I look also to the work of Scottish-based Palestinian artist Farah Saleh, and her work Balfour Reparations (2024–2044): Imagining Counter Palestinian Futures by Confronting Histories of Erasure. Here Saleh draws on critical fabulation, archival materials and dance to confront the United Kingdom’s colonial legacy in Palestine, where she – and the audience – are the Reparations Committee reflecting on a fictional UK government apology issued two decades earlier. For those in or near to Scotland in August 2025, a live performance of Saleh’s Balfour Reparations can be seen at this year’s Edinburgh Fringe Festival from 13–25 August. (You can also see a programme of Palestinian art and performance at Welcome to the Fringe, Palestine from 12–15 August 2025!)
Doing Disability Futures orients itself towards futures that are possible in spaces shaped by European colonialism and/or those subjected to eugenics killings. It is this orientation to the future that turns back to the past that, we argue, opens up readings to other possibilities, to not only seeing the teleology of settler colonialism. This does not ignore the past – its genocides and broader violence – as it is firmly looking back to see what has been ignored, silenced, eradicated, but maybe re-emerges, perhaps transformed, in other possible futures.

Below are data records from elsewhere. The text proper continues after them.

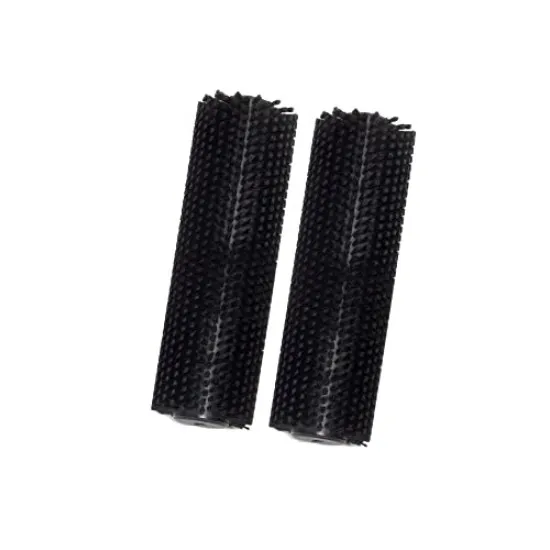 Standard Brush for PFMW14 - 1 Pair - 8.PFPFMWSD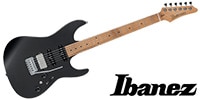 IBANEZ AZ226-BKF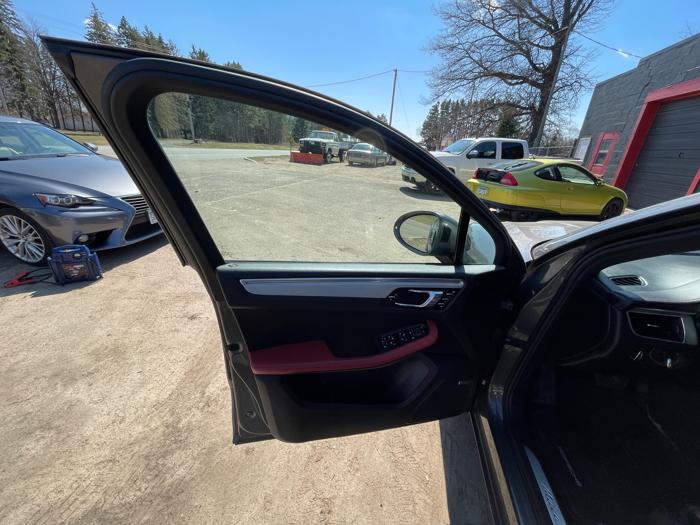 2015 porsche macan s with 130895 miles for sale near columbus, minnesota 79d216f8c45b4842bc08ba3eaba5133a.jpeg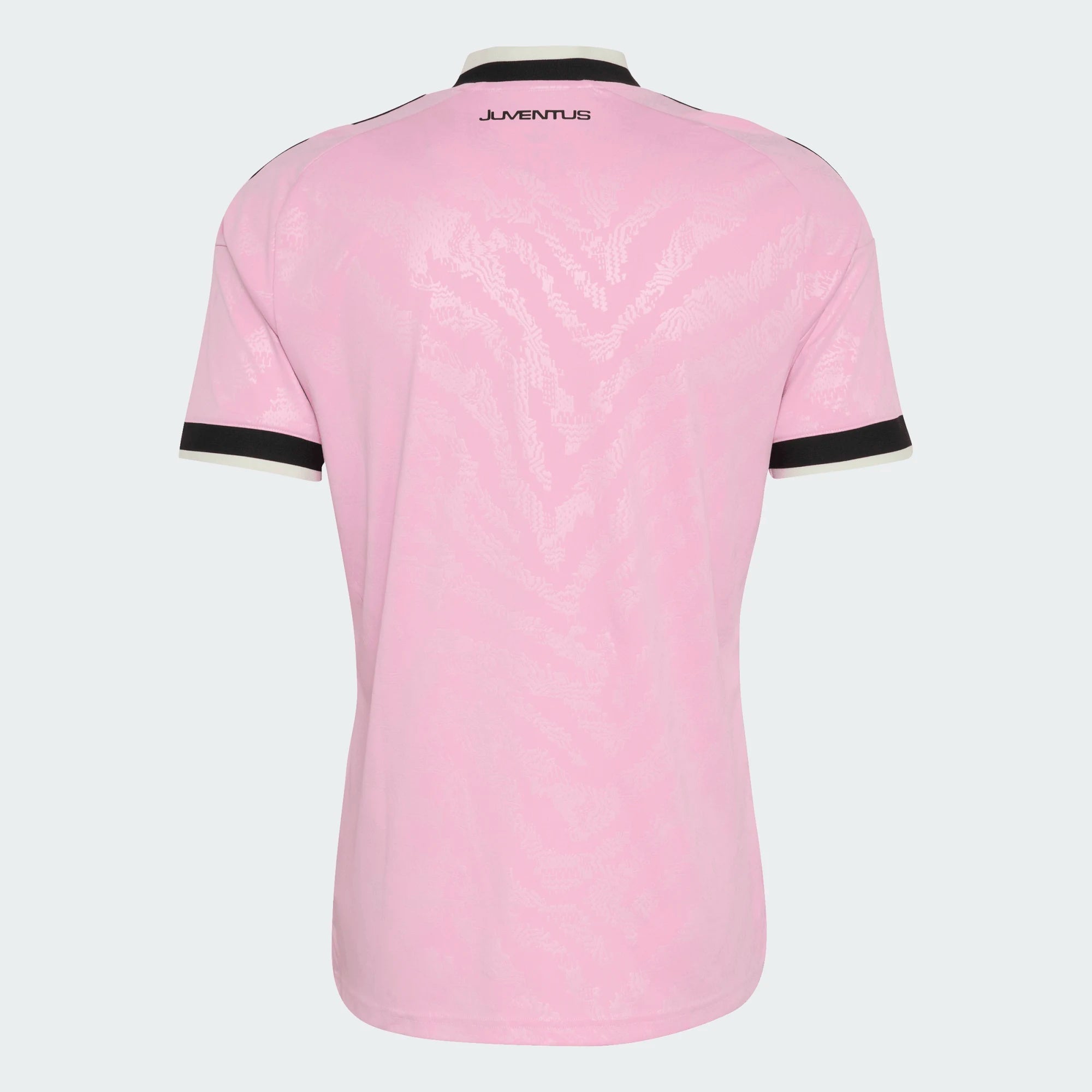 Adidas Juventus 26/27 Away Replica Jersey.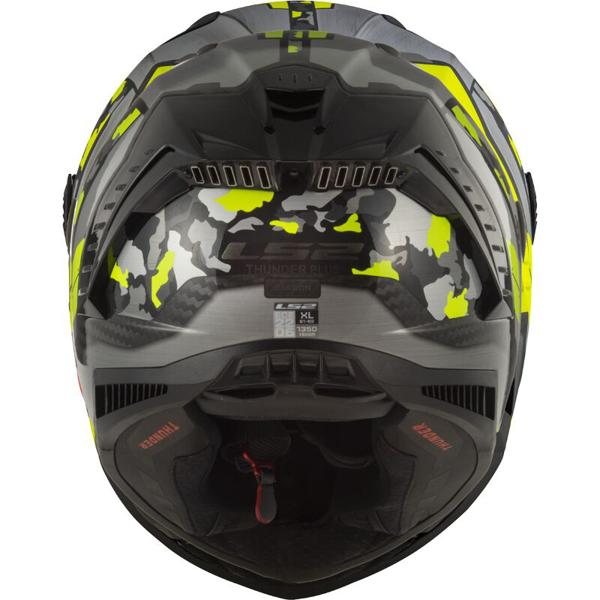 LS2-casque-ff805-thunder-carbon-space-06-image-93437366-cover-2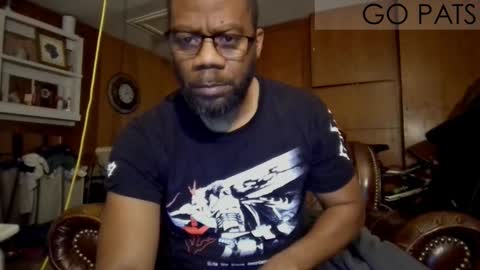 tinycock_1979 online show from 03-03-26, 01:28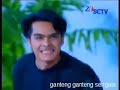 Ganteng Ganteng Serigala (GGS) Episode 157 Part 4 - 20 September 2014 Sinetron SCTV Terbaru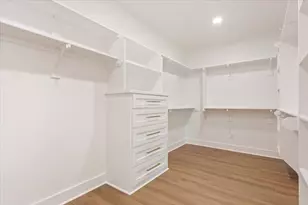 919 Fawn Dr, McGregor, TX 76657 - Photo 20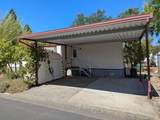 2412 Foothill Boulevard - Photo 18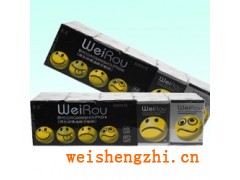 河北保定衛生紙廠家/衛生紙 手帕紙 分切盤紙和大軸原紙批發代理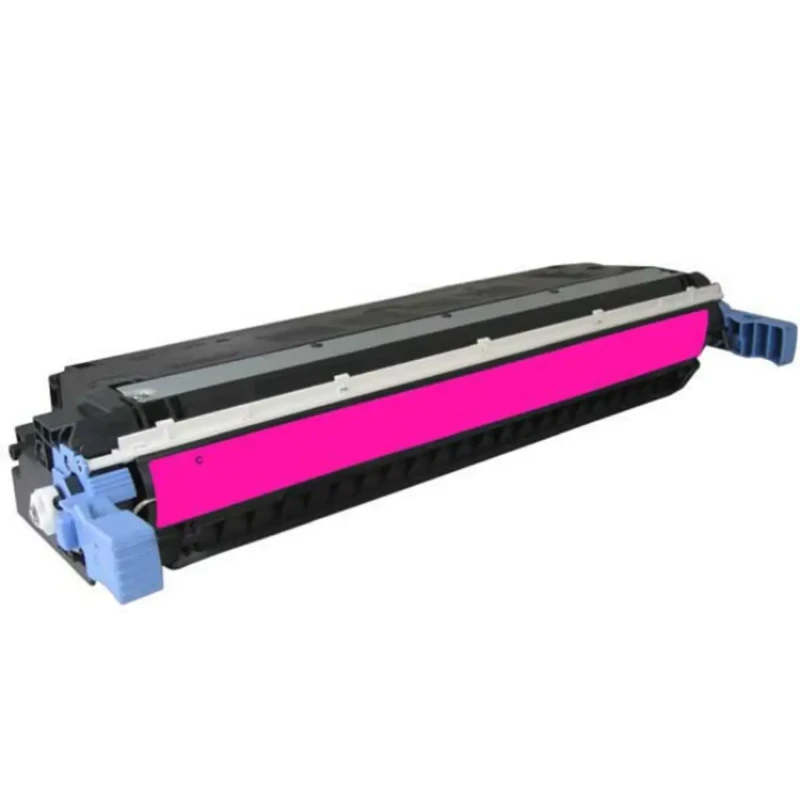 Compatible  toner Laserjet HP Q6473A, 3600 Magenta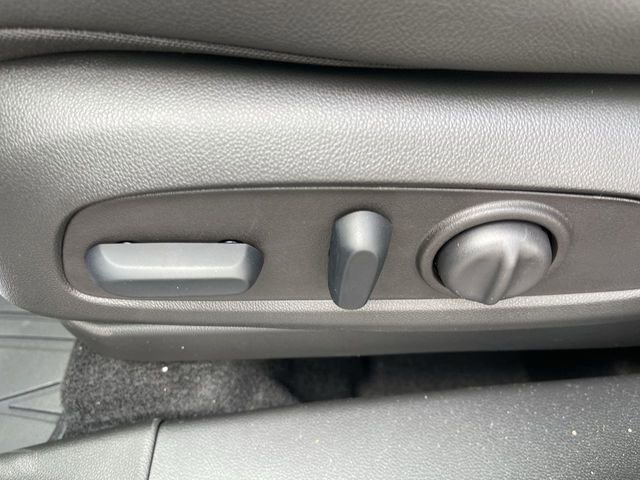 New 2026 Buick Encore GX Preferred w/ Advanced Technology Package image 12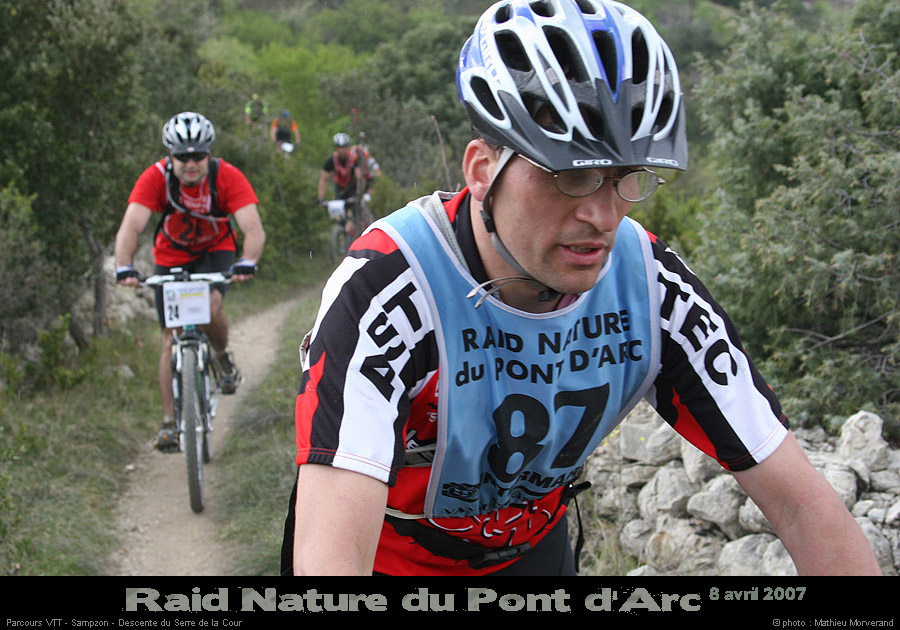 raidpa07_16_018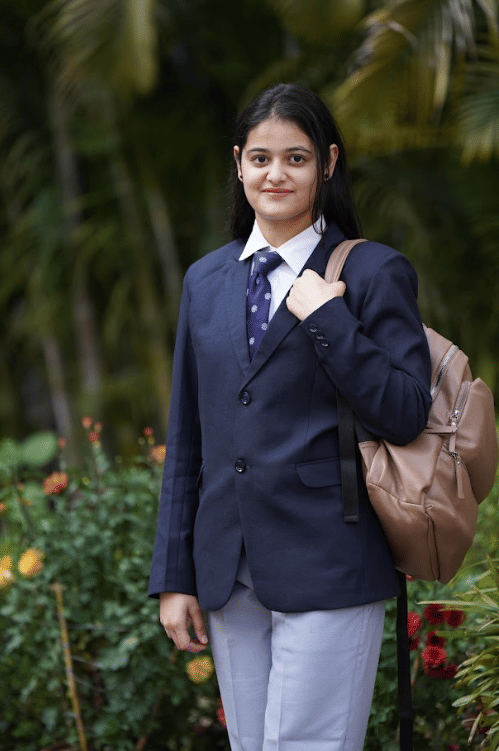 CGC University, Mohali Classrooms & Labs photo 18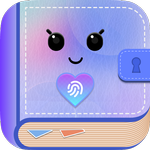 My Diary Journal - Daily Note icon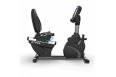 Горизонтальный велотренажер True C900 RC900-19 фото 2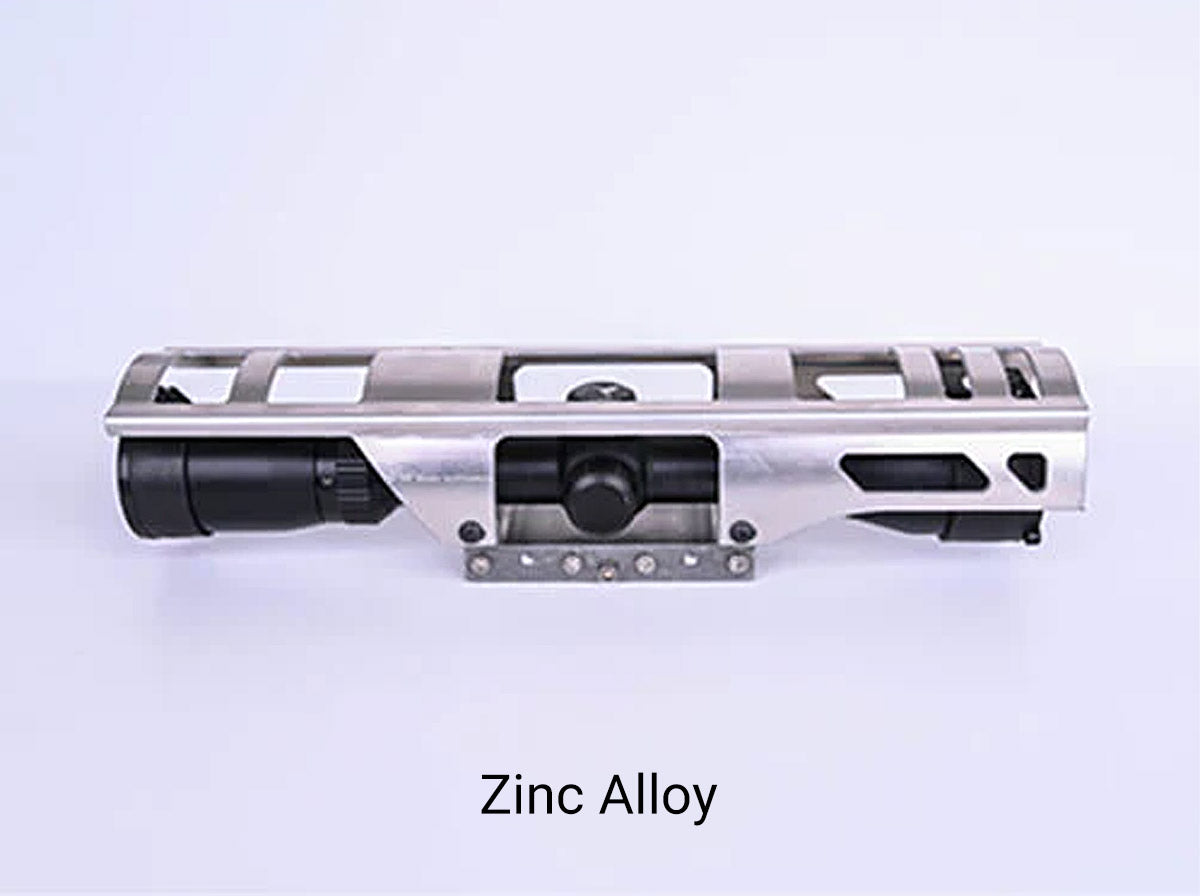 Scope Secure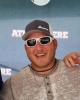 Trever is single in Belle Plaine, MN USA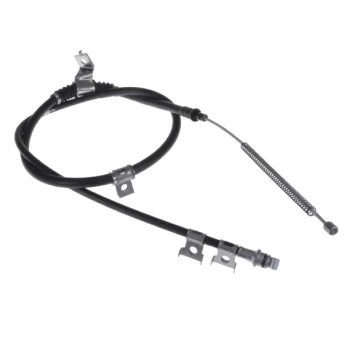 Trosas, stovėjimo stabdys BLUE PRINT ADC446139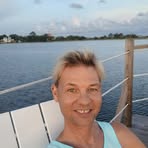 Dennis Joyner - Facebook
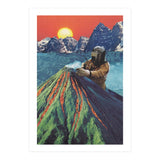 18:01 (Print Only) thumbnail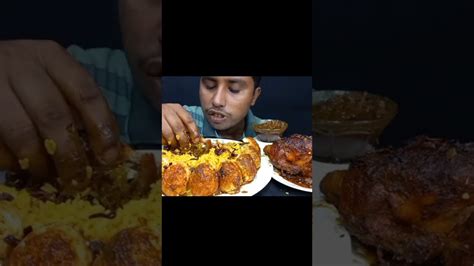 Spicymorg Leaks XxX 🍆 87 Vids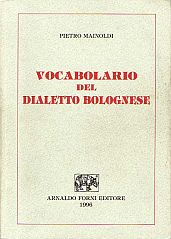 Vocabol�ri ed Mainoldi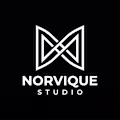 Norvique avatar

These (and other) Palestinian artists employ what Sharpe calls for: ethical readings and ways of seeing beyond the repetitions of ongoing settler-colonial violence, or seeing otherwise. So, while we must continue to speak out in opposition to the ongoing genocide, we also must also look to and support the work of those doing the work to imagine a free Palestine, a Palestine firmly in the future. Doing Disability Futures reaffirms that there is no disability justice without a free Palestine. We look to the present, speaking out where possible, to bear witness to Palestine in the present so that it may thrive in its many futures.